PROBLEM — Quote verbatim every line of the material between the line holding "Лот: 17303653. Фото: 1." and the line holding "그리스도인이 되는 길", inclusive.
=== DATA FOR ANALYSIS ===
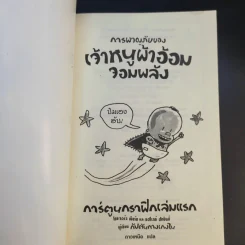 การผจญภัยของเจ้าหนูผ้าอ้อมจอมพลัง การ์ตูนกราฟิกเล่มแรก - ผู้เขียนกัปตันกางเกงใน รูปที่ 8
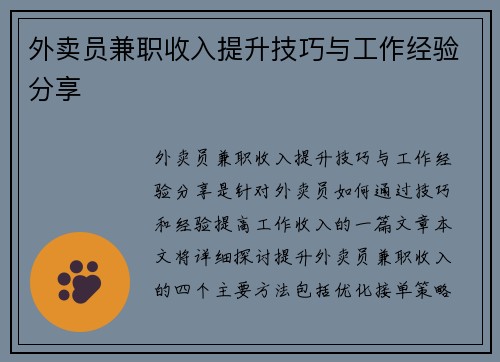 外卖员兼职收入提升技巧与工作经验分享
===
=== DATA FOR ANALYSIS ===
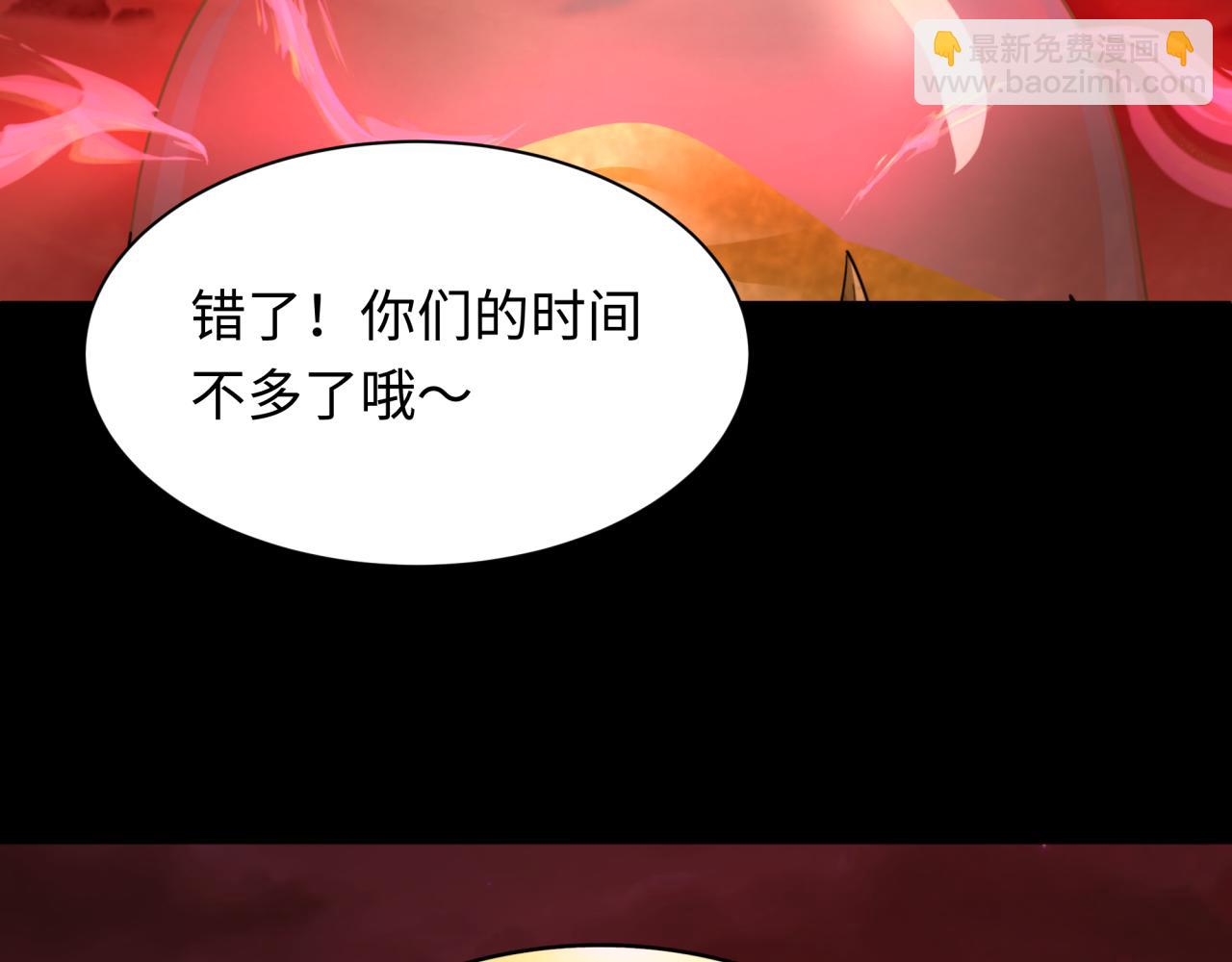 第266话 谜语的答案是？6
===
=== DATA FOR ANALYSIS ===
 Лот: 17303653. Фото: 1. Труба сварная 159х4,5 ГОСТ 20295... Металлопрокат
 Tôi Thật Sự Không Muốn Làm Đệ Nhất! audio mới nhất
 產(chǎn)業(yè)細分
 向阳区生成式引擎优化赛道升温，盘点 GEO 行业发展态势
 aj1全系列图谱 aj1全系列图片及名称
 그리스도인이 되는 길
===
RESPONSE AREA —
 Лот: 17303653. Фото: 1. Труба сварная 159х4,5 ГОСТ 20295... Металлопрокат
 Tôi Thật Sự Không Muốn Làm Đệ Nhất! audio mới nhất
 產(chǎn)業(yè)細分
 向阳区生成式引擎优化赛道升温，盘点 GEO 行业发展态势
 aj1全系列图谱 aj1全系列图片及名称
 그리스도인이 되는 길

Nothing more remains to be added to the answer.